Einstein : Not everything that can be counted counts. And not everything that counts can be counted.

Sunday, 26 August 2007

Every action has an equal and opposite reaction

The seemingly unstoppable tide of youth crime has taken another turn with the sad and unfortunate death of an innocent 11 year old in Liverpool.

Because the victim was so young the slide into a so called new abyss of bad behaviour has been identified and hit mega headline news. This is becoming a now constant stream of bad news on an almost daily basis and definately sad reading or listening.

The renewed call for yet more police officers on the beat is answered by the statements that police numbers have increased year on year under whatever government is in power.

All this seems to forget that following a report by the audit commision some years ago police officers on the street were not deemed an effective use of such a resource, presumably because they performed a service in such a way so as not to have anything to measure. Funny that, as we provide exactly that, a service. To compare and judge along the lines of business is stupid and irrelevant and is only done to follow a trend in trying to appear more efficient and productive. We don't sell stuff, although we probably will soon, we give a service. It seems that the community either tolerate us because they have to or hate us because we are the only thing between civil obedience and anarchy of a lawless society that they want. Funny how some of them still complain when stuff happens to them.

Take away service to the community and replace with all sorts of targets to copy industry standards at the same time as saving as much money as you can. Add to this the ball park figures that the mouth-pieces state that this or that government has spent (in real terms, I nearly forgot that bit) and you reach the position where ever increasing numbers of officers have been taken away from walking their beats and reallocated to other trendy targets by a hoard of teams, squads and other groups.

The normal everyday response goes on relentlessly.

The normal everyday association with a regular officer in an area is almost lost.
A sudden return to this would still miss out on several years of local knowledge that the current organisation of resources has lost in all but small pockets. Very few officers spend all or most of their career on the same beat or area. The close relationship with the community is lost.

All this is because of saving money and an ideology of someone with a business brain and little or no regards for the style and quality of policing that was in place at one stage. This was deemed to be old fashioned and outdated. In my view just excuses for saving money and changing what service was provided for something more manageable, more statistically accountable and less of a service than it used to be.

Modernisation, better use of equipment and resources, able to better react to our changing society etc etc etc.

Society has changed, there is no doubt. More cars, more availability of cars, more people who have no social conscience, more people who care nothing about anyone but themselves and more people who condone and support lawless and antisocial behaviour.
Less and less people who stand up or challenge the unacceptible.

Yet the one consistent thing is that itis always somehow someone elses fault.
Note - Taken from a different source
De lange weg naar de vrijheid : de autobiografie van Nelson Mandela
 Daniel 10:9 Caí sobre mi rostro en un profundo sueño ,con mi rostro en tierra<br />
Mostly, it seems, the police but if not then always someone elses fault.

Every action has an equal and opposite reaction. With action comes responsibility.

Breach that responsibility and nothing will happen to you, again and again and again.

This is the message we seem to be giving as a society.

I guarantee that the bad and disturbing news will continue because within the trends of generational growth the standards always get worse. The boundaries always get pushed lower and lower. What shocks gets ever worse. The ones who suffer most are the victims, the real victims, not those who claim or are given a variety of victim status but at the same time shelve all personal responsibility for their actions.
Again the actions of the minority have such a profound and negative effect on the lives of the majority.

I listened to a liverpool MP talking on the radio and what he said made a lot of sense. Even then the reported disagreed just for the sake of taking an opposite view.
There is a breakdown in families that is some part responsible for our declining standards of behaviour, along with the violence and filth and mindless trash that is available to watch by way of TV or computer games. Of course there will be 'no real & conclusive evidence' to support this but then again there never will be.

We've got too much opposition in this country and something needs to change.

But, then again, we got everyone's human rights to consider and people in jobs to justify their existance. Perhaps lets just stick to targets, everyone is happier about that.

1 comments:

Anonymous said...

The trouble is that we have a 'Civil Rights' Act, NOT a 'Civil Rights and Civic Responsibilities' Act. We all have rights, but too many are not prepared to live up to the responsibilities that come with these rights. Unfortunately rights without responsibilities are a recipe for anarchy, so the poor devils who work for the police & the NHS wind up picking up the pieces.